Change is on the way at Omnicom Health Group (OHG).

The New York-based agency announced a network rebranding Monday morning that coincides with the one-year anniversary of CEO Matt McNally’s tenure.  

As part of the effort, OHG is debuting a new logo and design elements as well as prioritizing a brand narrative that “clarifies the complexity of the network’s portfolio” for clients and employees alike.

OHG is a wide-ranging marketing organization that had several subsidiary agencies appear on the 2023 MM+M Agency 100 list last month.

McNally told MM+M that OHG brought him in to modernize how the company looked at healthcare marketing and saw rebranding the network as a way to celebrate the individuality of the various agencies while also positioning them to succeed in the digital age.

“This starts to give a purpose behind OHG as a network. That purpose is when clients need us or when the agencies need us, so this acts as the connectivity to bring them all together,” he said. 

He compared the debut of the new-look OHG to granting individual brands “dual citizenship” through the identities they can present to clients. This fuels the behavior that promotes integration and collaboration across agencies and geographies, he said. 

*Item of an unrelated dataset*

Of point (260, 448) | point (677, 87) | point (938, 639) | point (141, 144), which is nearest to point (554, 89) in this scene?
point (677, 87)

McNally added that OHG is utilizing the rebranding effort as a way to further the organization’s investments in data analytics as well as its diversity, equity and inclusion (DE&I) initiatives. 

“How we have woven the DE&I story into our overarching narrative is first and foremost that our diversity is what drives,” he said. “We’re not making every agency logo look the same. We’re not calling ourselves all OHG, we believe in that diversity of perspective, not only from our agencies but the type of talent that we’re bringing into our organization is key and is critical.”

As for the leadership side of the equation, the data responsibilities are being overseen by chief strategy and analytics officer Christina Kim, a 2022 MM+M Women of Distinction honoree, while DE&I is being handled by Gena Pemberton, who was promoted to chief diversity, equity, and inclusion officer at OHG last year. McNally said the agency also made a few other personnel elevations as part of the rebranding.

In reflecting on this organization-wide change, McNally said one of the defining lessons from this process was improving communication among partners on the internal level and hearing different perspectives from multiple agencies. He noted that the validation received from external stakeholders has energized him and OHG as they go forward.

“Not only does [the rebrand] feel different, it’s the ‘how’ behind [the rebrand] that’s different. The ways that you’re uniting and can connect your agency seamlessly, we’re not seeing that everywhere,” he said. “We’re getting that feedback from clients, which to me is most critical. We need our people to believe it, but then it needs to feel like it’s going to drive through the business and have an impact of change because our clients need that now more than ever.”